** Direction A **
In the rows, could you substitute "Photomicrograph" for "Micrograph" throughout everything from the line containing "Micrograph. Captured at 400x magnification." down to the line containing "- Image type: segmented cell region on", keeping all else unchanged and leaving out the pictures?

------------------------------------------------------------------------

So there can be no laws or regulations that were not on the books two hundred years ago....

Thanks conservatives....s/

 
 
 
Trout Giggles
Professor Principal
1.1  Trout Giggles  replied to  Ender @1    2 years ago

Then how do they make laws regarding speed limits and stop signs?

Computer crimes? Cable stealing? The F fucking CC? (that's the Federal Communications Commision in case you didn't know it)

We have all kinds of laws today that would have had no relevance in 1791. What the fuck is wrong with people

(did I use too many fucks in one comment?)

 
 
 
Ender
Professor Principal
1.1.1  seeder  Ender  replied to  Trout Giggles @1.1    2 years ago

I read a couple of comments on MSN and they were saying it doesn't matter because it will not stop crime...

All I could think is people are indeed morons.

They are not meant to stop crimes, they are meant to solve them...

 
 
 
Kavika
Professor Principal
1.1.2  Kavika   replied to  Trout Giggles @1.1    2 years ago
did I use too many fucks in one comment?)

No, you forgot the dumb ass fucking judge.

 
 
 
Trout Giggles
Professor Principal
1.1.3  Trout Giggles  replied to  Kavika @1.1.2    2 years ago

sorry I won't let that happen again

 
 
 
Veronica
Professor Guide
3  Veronica    2 years ago

I do not remember serial numbers mentioned ONCE in the Constitution.   Can we start taking the VIN off our cars?  Can we stop using our social security numbers?  

Just wondering.

 
 
 
Kavika
Professor Principal
4  Kavika     2 years ago

Brilliant decision, now i can sand off the serial numbers of my musket...//s

 
 
 
Drinker of the Wry
Senior Expert
4.1  Drinker of the Wry  replied to  Kavika @4    2 years ago

Musket?  I see you as more of a war club man.

 
 
 
Kavika
Professor Principal
4.1.1  Kavika   replied to  Drinker of the Wry @4.1    2 years ago

Naw, throwing knives is my specialty.

 
 
 
CB
Professor Principal
5  CB    2 years ago
Thomas announced that courts may never consider the real-world, life-saving impact of gun safety laws when gauging their constitutionality.

Therefore, the constitution is "All." Real-world, life-saving impact be damned.

 
 
 
Buzz of the Orient
Professor Expert
6  Buzz of the Orient    2 years ago

I used to love America, been through so much of it, even owned a home in Florida for a while.  Now I wouldn't step one foot in that dangerous cesspool.  What the hell is the matter with so many of the people there?  Is it all because of greed?  Lack of a decent education?  No discipline from parents?  Just plain ignorance?  What is it?  What happened?

 
 
 
Thrawn 31
Professor Participates
7  Thrawn 31    2 years ago

Cuz fuck it, if it isn't explicitly stated in the constitution it should be permitted/banned. I am sure that is EXACTLY what the founders envisioned. 

 
 
 
Hal A. Lujah
Professor Guide
8  Hal A. Lujah    2 years ago

It won’t matter anyways.  There was a segment on ghost guns on vice news a while back.  People are just 3d printing the parts by the truck load now.  There is no way to stop guns in America now.  Our kids will live a life of hopefully dodging bullets.

 
 
 
Hal A. Lujah
Professor Guide
9  Hal A. Lujah    2 years ago

It won’t matter anyways.  There was a segment on ghost guns on vice news a while back.  People are just 3d printing the parts by the truck load now.  There is no way to stop guns in America now.  Our kids will live a life of (hopefully) dodging bullets.

------------------------------------------------------------------------

** Direction B **
In the comment thread, what did Thomas announce that courts may never consider?

------------------------------------------------------------------------

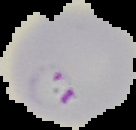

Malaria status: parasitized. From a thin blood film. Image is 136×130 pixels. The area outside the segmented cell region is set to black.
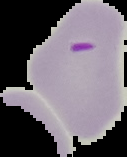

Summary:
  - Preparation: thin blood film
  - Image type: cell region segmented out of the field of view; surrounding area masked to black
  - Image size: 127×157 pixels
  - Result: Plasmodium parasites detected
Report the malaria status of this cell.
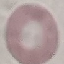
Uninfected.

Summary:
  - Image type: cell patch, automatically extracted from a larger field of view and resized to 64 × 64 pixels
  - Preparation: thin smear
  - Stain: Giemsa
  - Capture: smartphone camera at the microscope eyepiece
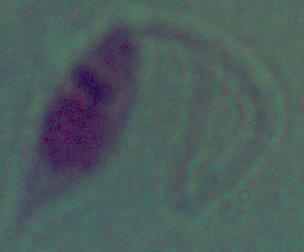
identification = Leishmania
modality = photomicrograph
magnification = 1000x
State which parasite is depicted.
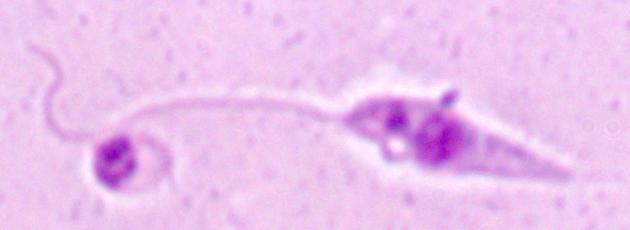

------------------------------------------------------------------------

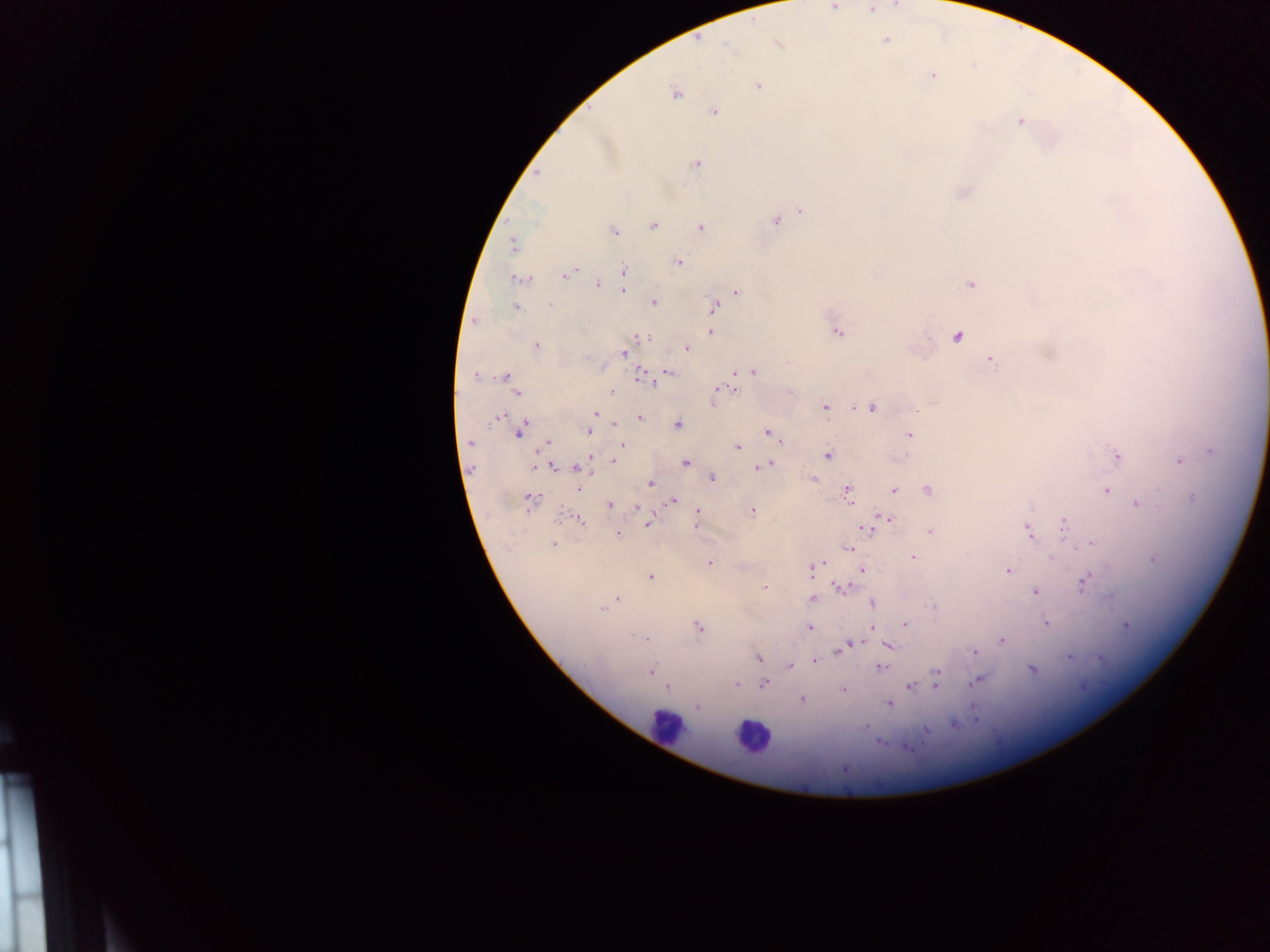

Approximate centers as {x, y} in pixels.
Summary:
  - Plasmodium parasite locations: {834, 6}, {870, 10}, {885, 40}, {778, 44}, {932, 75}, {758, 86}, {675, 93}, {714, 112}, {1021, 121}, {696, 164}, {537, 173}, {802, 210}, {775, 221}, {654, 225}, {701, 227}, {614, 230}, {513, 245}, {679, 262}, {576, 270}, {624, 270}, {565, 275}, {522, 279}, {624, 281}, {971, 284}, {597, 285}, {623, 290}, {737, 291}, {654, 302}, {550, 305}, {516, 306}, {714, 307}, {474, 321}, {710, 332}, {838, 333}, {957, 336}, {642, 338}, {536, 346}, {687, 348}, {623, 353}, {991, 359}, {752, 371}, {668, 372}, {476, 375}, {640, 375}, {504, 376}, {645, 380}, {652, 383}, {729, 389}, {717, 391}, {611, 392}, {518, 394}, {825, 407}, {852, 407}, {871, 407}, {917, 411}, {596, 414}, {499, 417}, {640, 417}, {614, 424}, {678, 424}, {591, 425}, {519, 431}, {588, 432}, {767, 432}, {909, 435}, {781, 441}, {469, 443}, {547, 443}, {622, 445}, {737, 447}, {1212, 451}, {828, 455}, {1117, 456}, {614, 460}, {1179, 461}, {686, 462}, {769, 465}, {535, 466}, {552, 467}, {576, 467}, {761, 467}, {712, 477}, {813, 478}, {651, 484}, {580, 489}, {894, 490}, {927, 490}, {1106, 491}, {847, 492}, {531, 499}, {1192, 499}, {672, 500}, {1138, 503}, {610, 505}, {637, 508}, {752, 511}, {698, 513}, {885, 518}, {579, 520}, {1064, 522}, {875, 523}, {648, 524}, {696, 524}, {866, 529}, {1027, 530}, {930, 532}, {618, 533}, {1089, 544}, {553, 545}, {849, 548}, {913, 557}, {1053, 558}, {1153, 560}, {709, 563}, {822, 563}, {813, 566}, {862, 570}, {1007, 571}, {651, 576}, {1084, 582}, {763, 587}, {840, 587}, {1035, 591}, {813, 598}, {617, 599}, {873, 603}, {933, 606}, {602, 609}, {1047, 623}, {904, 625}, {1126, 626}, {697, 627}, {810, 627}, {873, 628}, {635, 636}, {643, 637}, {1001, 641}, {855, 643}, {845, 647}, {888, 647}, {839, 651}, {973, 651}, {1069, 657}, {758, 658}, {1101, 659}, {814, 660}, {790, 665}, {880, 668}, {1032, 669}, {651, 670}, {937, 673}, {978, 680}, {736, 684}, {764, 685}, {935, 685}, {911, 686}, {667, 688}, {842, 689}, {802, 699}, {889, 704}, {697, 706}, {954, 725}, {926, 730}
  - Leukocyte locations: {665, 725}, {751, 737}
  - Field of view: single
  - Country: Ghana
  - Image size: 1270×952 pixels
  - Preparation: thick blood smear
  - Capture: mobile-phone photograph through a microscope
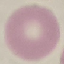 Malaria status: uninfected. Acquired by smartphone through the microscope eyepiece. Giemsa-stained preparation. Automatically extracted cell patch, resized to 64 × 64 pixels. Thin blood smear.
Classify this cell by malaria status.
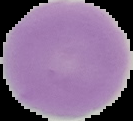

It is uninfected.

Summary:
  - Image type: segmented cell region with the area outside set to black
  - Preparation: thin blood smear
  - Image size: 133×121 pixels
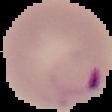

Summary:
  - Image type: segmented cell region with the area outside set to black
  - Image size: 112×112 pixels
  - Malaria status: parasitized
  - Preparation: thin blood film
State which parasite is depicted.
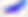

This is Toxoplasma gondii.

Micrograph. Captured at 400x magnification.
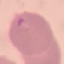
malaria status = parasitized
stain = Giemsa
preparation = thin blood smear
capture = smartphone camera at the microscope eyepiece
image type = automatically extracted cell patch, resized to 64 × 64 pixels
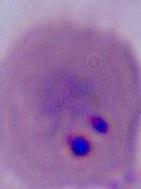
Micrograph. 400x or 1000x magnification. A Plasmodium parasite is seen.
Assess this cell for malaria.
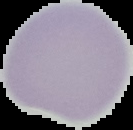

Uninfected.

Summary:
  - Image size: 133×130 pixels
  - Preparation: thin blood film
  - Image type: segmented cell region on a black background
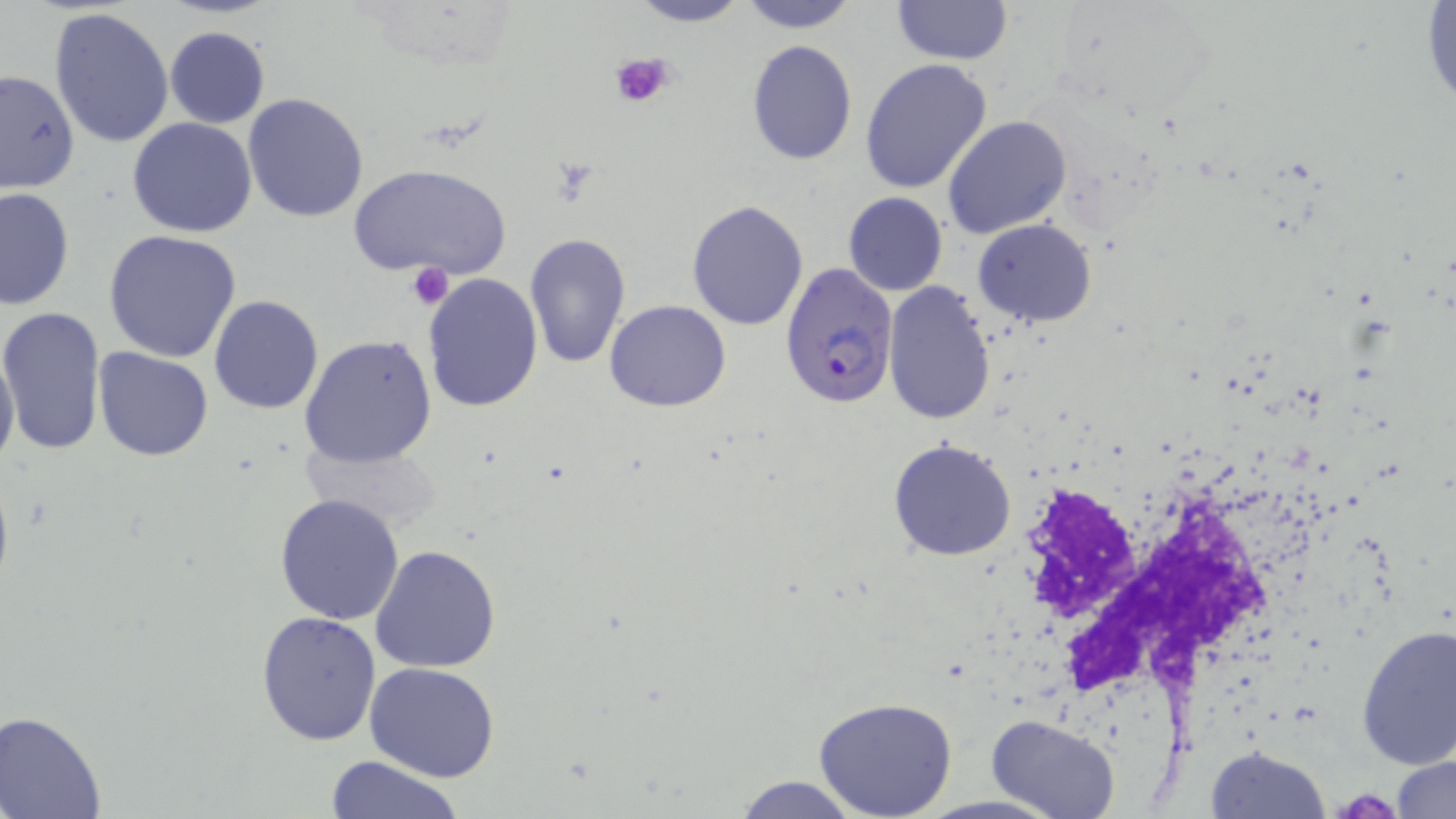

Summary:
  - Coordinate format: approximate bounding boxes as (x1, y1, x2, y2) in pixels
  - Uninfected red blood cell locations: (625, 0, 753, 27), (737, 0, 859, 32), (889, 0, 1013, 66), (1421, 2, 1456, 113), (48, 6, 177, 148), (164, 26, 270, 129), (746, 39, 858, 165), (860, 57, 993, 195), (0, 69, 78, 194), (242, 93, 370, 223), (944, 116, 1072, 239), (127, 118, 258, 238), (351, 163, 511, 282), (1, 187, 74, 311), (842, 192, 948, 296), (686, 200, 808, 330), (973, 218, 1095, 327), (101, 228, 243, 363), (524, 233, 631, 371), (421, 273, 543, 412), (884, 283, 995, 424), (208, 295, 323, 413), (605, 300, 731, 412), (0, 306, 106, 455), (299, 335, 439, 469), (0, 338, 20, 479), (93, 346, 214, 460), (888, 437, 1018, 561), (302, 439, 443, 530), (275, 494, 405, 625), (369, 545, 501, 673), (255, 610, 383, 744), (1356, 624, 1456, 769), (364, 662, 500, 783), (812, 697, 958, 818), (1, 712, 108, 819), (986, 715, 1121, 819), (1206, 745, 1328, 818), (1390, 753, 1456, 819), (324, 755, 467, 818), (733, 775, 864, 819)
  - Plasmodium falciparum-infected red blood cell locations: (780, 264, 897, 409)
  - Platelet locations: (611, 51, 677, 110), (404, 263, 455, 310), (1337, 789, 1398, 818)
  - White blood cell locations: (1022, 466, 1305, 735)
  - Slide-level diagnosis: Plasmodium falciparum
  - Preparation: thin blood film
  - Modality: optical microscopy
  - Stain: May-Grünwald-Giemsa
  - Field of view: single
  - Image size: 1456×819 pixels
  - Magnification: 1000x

------------------------------------------------------------------------

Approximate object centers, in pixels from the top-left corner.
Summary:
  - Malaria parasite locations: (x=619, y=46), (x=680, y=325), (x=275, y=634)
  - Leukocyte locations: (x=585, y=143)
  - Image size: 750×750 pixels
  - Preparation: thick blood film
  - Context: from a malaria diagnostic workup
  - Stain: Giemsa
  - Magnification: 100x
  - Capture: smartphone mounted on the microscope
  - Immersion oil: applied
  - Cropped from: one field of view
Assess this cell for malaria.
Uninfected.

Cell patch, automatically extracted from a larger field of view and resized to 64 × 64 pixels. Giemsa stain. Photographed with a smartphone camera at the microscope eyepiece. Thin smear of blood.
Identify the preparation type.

------------------------------------------------------------------------

** Task output A **
Photomicrograph. Captured at 400x magnification.
malaria status = parasitized
stain = Giemsa
preparation = thin blood smear
capture = smartphone camera at the microscope eyepiece
image type = automatically extracted cell patch, resized to 64 × 64 pixels
Photomicrograph. 400x or 1000x magnification. A Plasmodium parasite is seen.
Assess this cell for malaria.

Uninfected.

Summary:
  - Image size: 133×130 pixels
  - Preparation: thin blood film
  - Image type: segmented cell region on a black background

** Task output B **
The real-world, life-saving impact of gun safety laws when gauging their constitutionality.